Н.К. Михайловский
Об одном социологическом вопросе

На главную

Произведения Н.К. Михайловского



Г. Южаков издал книжку под заглавием «Социологические этюды». Это — исправленное и дополненное издание статей, печатавшихся под тем же общим заглавием в 1872—73 гг. в журнале «Знание». Так и на обертке напечатано: «Издание пересмотренное и дополненное». Дополнение состоит из двух новых глав и нескольких подстрочных примечаний. Что же касается пересмотра, то... право, затрудняюсь сказать, есть ли он. На стр. 242 читатель найдет примечание, начинающееся словами: «Английский писатель Фроуд недавно доказывал» и т.д., и кончающееся ссылкой на «Знание» 1873 г. То, что было недавним делом в 1873 г., может ведь перестать быть таковым же в 1891 году. Это, конечно, просто недосмотр, который можно бы было оставить без внимания, если бы он не был характерен для всей книги. С 1872-[18]73 гг. о предметах, затронутых в «Социологических этюдах», написано разными авторами так много, что «издание пересмотренное и дополненное» должно быть весьма существенно пересмотрено и дополнено. Г. же Южаков оставил свое изложение, можно сказать, без всякого изменения, а указаний на позднейшую литературу я нашел у него всего три, и то просто указаний, даже упоминаний, и притом отнюдь не все по вопросам первостепенной важности для «социологическихэтюдов». На стр. 121 г. Южаков дополняет старое примечание «указанием на интересные данные, заключающиеся в книге г. Кулишера «Очерки сравнительной этнографии». На стр. 165, в примечании же, г. Южаков «указывает мимоходом на любопытную книжку» г. Ярковского «Hypothese cinetique de la gravitation universelle» и т.д. На стр. 167 автор замечает, что список самостоятельных писателей по вопросу о законах народонаселения «необходимо дополнить Джорджем». И только. Я думаю, что для восемнадцати лет, протекших со времени первого появления «Социологических этюдов», это немножко мало. До такой степени мало, что, пожалуй, лучше бы и совсем не делать этих слишком немногих указаний и открыто отказаться от титула «пересмотренного и дополненного» издания. Я забыл, впрочем, упомянуть, что г. Южаков неоднократно ссылается еще на одно произведение новейшей литературы, — на свою собственную статью «Нравственное начало в общественной борьбе», напечатанную в «Северном вестнике» за 1888 г.

Исходные данные:
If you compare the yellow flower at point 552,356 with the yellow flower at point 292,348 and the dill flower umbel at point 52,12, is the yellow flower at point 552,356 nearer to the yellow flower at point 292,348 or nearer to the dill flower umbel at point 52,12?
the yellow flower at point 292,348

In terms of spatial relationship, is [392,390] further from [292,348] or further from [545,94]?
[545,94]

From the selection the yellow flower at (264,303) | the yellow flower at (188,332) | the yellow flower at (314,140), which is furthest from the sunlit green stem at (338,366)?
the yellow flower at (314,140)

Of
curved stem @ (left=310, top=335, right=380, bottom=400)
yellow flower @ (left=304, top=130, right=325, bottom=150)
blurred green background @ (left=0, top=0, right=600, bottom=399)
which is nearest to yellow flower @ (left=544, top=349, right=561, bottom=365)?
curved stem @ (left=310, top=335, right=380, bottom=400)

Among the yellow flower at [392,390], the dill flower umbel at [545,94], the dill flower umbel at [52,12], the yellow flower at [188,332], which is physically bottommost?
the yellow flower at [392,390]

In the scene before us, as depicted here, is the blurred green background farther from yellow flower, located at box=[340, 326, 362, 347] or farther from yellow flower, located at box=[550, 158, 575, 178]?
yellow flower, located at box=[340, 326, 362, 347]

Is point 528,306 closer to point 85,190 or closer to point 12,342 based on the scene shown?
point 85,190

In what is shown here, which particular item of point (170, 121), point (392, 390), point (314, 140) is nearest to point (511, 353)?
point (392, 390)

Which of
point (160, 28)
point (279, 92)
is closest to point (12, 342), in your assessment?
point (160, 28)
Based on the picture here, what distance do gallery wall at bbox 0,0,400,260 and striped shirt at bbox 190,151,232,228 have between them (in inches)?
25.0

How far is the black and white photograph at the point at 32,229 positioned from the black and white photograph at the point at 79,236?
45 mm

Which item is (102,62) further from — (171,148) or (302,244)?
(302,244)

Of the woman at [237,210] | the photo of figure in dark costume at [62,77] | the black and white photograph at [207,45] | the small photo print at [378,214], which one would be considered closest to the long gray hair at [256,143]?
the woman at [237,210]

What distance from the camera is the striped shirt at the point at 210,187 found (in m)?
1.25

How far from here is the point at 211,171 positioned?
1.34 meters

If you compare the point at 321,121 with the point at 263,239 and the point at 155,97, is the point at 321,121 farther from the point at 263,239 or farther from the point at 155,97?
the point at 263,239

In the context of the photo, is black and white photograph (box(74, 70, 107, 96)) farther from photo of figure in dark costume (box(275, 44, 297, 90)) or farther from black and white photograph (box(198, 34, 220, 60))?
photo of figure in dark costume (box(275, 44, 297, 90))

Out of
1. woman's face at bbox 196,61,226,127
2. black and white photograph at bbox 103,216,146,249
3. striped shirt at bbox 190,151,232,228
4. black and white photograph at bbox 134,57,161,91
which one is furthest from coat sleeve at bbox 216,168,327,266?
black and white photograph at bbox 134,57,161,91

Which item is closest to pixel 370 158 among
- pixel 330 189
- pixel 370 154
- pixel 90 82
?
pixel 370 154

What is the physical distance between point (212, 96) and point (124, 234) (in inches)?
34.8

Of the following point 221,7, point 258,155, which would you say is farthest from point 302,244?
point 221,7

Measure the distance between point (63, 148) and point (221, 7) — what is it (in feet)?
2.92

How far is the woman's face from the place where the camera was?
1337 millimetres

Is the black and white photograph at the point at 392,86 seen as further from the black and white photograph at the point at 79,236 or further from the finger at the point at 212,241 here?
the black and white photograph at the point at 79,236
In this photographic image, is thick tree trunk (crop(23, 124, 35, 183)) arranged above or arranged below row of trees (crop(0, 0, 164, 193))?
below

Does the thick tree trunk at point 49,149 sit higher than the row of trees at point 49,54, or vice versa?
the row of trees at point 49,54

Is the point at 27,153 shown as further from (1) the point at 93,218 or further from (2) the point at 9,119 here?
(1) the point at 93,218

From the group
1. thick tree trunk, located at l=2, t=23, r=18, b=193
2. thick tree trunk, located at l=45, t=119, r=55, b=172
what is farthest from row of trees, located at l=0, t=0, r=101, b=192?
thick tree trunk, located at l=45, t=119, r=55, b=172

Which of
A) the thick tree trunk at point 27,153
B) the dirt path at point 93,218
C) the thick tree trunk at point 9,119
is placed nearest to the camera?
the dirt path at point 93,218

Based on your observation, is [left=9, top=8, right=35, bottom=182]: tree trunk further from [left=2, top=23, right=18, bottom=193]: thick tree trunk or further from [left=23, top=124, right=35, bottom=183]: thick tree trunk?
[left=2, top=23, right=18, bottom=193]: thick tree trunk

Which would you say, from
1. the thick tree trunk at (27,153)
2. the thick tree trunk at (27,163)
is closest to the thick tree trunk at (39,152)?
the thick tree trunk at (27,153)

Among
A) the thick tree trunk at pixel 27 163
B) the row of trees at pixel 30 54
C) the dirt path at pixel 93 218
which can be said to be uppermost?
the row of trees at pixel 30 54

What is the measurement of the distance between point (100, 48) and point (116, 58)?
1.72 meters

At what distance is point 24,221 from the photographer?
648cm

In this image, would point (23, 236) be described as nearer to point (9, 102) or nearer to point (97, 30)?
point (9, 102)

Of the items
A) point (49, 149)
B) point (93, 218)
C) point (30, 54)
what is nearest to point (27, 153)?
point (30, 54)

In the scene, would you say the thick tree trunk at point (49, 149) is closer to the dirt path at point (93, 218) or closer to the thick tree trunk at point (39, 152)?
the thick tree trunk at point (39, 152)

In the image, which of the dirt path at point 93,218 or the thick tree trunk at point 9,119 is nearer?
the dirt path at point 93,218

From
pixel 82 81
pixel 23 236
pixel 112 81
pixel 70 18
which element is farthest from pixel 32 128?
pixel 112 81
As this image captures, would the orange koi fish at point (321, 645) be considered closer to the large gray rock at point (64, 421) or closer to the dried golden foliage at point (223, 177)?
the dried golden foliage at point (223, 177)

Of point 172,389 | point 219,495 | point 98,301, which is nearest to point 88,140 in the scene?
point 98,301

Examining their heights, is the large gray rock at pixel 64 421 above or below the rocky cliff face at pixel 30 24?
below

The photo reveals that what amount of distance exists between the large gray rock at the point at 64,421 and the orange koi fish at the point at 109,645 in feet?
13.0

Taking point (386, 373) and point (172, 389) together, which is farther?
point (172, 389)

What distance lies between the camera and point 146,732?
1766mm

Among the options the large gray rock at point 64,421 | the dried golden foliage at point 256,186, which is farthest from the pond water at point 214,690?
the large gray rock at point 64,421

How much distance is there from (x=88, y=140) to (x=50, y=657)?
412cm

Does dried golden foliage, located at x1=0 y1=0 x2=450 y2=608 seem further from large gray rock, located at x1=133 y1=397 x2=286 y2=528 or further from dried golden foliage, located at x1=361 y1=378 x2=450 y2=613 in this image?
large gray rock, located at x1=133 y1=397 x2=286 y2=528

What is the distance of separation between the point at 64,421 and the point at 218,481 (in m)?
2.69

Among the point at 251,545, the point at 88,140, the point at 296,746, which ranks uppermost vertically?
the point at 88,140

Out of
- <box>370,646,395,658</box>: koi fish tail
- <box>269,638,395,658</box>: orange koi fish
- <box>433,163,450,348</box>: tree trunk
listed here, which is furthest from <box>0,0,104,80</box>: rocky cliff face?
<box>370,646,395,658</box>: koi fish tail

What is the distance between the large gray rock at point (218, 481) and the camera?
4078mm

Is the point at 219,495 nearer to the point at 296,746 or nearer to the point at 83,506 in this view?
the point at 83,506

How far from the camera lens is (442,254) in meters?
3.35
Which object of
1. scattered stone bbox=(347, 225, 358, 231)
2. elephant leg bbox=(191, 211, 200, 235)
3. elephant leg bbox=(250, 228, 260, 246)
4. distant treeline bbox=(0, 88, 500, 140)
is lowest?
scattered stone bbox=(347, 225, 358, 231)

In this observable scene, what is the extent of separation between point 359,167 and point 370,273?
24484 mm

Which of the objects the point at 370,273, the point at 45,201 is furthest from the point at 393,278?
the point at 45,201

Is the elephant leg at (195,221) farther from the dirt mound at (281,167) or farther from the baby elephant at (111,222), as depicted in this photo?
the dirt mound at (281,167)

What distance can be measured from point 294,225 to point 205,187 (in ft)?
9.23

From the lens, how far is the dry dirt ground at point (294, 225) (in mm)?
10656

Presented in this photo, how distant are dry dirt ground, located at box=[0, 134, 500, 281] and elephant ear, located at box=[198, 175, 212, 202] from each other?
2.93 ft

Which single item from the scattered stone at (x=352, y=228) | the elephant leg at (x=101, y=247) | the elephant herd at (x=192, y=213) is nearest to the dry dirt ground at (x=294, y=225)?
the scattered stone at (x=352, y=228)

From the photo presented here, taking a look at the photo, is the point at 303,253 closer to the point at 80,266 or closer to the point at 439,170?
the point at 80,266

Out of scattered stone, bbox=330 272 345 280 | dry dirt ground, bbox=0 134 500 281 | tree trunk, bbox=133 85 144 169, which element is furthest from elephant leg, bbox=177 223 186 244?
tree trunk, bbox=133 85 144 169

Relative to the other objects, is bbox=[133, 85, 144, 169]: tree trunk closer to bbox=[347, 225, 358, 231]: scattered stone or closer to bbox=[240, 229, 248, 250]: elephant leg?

Задания:
1. Изложите текст о «Социологических этюдах» Южакова в двух предложениях.
2. Подхватите текст о «Социологических этюдах» Южакова и напишите его продолжение, начиная после последнего приведенного предложения.

Ответы:
1. Г. Южаков выпустил «Социологические этюды» как пересмотренное и дополненное издание статей, печатавшихся в журнале «Знание» в 1872—73 гг., причем дополнение состоит из двух новых глав и нескольких подстрочных примечаний. Автор сомневается, что пересмотр вообще был: изложение осталось почти без изменений, а на позднейшую литературу за восемнадцать лет приведено всего три беглых указания, если не считать ссылок Южакова на собственную статью «Нравственное начало в общественной борьбе».

2.
К «Социологическим этюдам», вообще очень интересным и поучительным, г. Южаков счел нужным сделать два приложения. Он приложил, во-первых, одну свою старую полемическую статью «Субъективный метод в социологии», во-вторых, алфавитный указатель содержания книги и встречающихся в ней собственных имен. Это последнее приложение, редко у нас практикуемое, очень полезно. Не могу того же сказать о первом приложении, если только позволительно мне иметь об этом суждение. Делаю эту оговорку потому, что статья «Субъективный метод в социологии» целиком посвящена полемике со мной и с г. Миртовым. Согласно общей, мало пересмотренной и малодополненной физиономии «Социологических этюдов», г. Южаков не находит нужным просветить своих читателей насчет своих мыслей о том, что писалось о субъективном методе после 1873 г., — ну, например, г. Кареевым или, с противоположной стороны, г. Слонимским. Мало того, на эту самую полемическую статью г. Южакова были в свое время сделаны возражения г. П. М. в «Знании» и мною в «Отечественных записках». Но г. Южаков даже не упоминает об этих возражениях, очевидно, считая весь полемический эпизод законченным тою точкою, которую он поставил в конце своей статьи 1873 г. Я бы ничего не мог сказать против этого, если бы г. Южаков просто перепечатал свои старые статьи: так как он на упомянутые возражения не отвечал, то на нет и суда нет. Но в издании пересмотренном и дополненном можно было бы сделать и в самом деле какие-нибудь дополнения. А то можно бы было, пожалуй, и совсем не перепечатывать статью «Субъективный метод», не имеющую прямого отношения к остальному содержанию книги и потому отнесенную автором в «приложения».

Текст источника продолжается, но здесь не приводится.